Supreme Court Rules on Notice Rights in Relief from Removal Cases

The U.S. Supreme Court recently issued a 6-3 decision in the case of Niz-Chavez v. Garland, which involved the content of the notices to appear used by the Department of Homeland Security (DHS) in measuring eligibility for cancellation of removal relief for immigrants. The court opted for a strict reading of the statute, ruling that a notice to appear (NTA) must be a single document that contains all the relevant information about the removal hearing, including the time and place of the hearing, instead of multiple documents. If the notice does not contain all the required information, it does not qualify as an NTA under federal immigration law. In its ruling, the court leaned heavily on its 2018 ruling in Pereira v. Sessions, which dealt with a similar issue.

Significance of the NTA

The timing of the NTA can be crucial in cancellation of removal, which is an essential form of relief for individuals in removal proceedings in immigration court. Congress has placed specific limits on the ability of immigrants to use cancellation of removal as a potential remedy in removal proceedings. More specifically, both available types of cancellation of removal require a certain number of years of continuous residence or physical presence in the U.S. Under the so-called “stop-time rule,” service of the NTA is one type of occurrence that stops the clock running for cancellation of removal eligibility. As a result, receiving an NTA can make an immigrant ineligible for cancellation of removal, depending on its timing.

The Facts in Niz-Chavez

Niz-Chavez received two separate notices about his removal hearing. The first notice contained no information about the time or place of the removal hearing. The second notice, however, contained the relevant information. The federal government argued that service of the two notices constituted an NTA that triggered the stop-time rule for Niz-Chavez. Since Niz-Chavez received these notices before he had continuously been present in the U.S. for ten years, he was therefore ineligible for cancellation of removal. On appeal, both the Board of Immigration Appeals and the U.S. Court of Appeals for the 6th Circuit ruled that Niz-Chavez was ineligible to apply for cancellation of removal.

The INA and the Court’s Ruling

The Immigration and Nationality Act (INA) requires ten specific pieces of information for a notice to qualify as an NTA, which includes the time and location of the hearing. In a previous decision, the court held that notices lacking this information were insufficient to trigger the stop-time rule. In Niz-Chavez, a majority of the court ruled that providing the required information in a single notice was the only way to invoke the stop-time rule.

Although the court based its decision primarily on statutory interpretation, structure, and the legislative history of this and similar INA provisions, Justice Gorsuch’s majority opinion also noted that the federal government should have followed the standards from a 2018 ruling that also dealt with the content of NTAs.
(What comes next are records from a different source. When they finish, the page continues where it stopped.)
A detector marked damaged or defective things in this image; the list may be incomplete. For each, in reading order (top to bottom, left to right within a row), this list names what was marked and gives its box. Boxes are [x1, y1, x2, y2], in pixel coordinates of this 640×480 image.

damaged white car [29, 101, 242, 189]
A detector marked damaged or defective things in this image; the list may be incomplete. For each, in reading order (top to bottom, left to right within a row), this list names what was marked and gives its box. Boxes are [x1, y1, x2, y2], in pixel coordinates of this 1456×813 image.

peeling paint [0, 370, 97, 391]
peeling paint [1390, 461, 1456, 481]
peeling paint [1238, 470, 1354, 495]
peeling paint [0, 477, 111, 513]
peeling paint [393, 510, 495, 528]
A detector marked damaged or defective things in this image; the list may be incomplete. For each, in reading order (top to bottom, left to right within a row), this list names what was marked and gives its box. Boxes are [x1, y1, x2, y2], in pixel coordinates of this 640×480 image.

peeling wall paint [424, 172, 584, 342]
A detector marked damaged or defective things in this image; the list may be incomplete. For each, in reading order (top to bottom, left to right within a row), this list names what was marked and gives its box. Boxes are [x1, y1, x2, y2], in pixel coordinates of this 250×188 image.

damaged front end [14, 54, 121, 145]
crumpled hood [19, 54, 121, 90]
Furthermore, Gorsuch pointed out that if the government required immigrants to follow strict standards in completing government forms related to their immigration cases, then the government also must adhere to a strict reading of the statutory notice requirements. In other words, if the government gives applicants no flexibility, then the government should not get the benefit of flexibility, either, especially when this flexibility is unnecessary.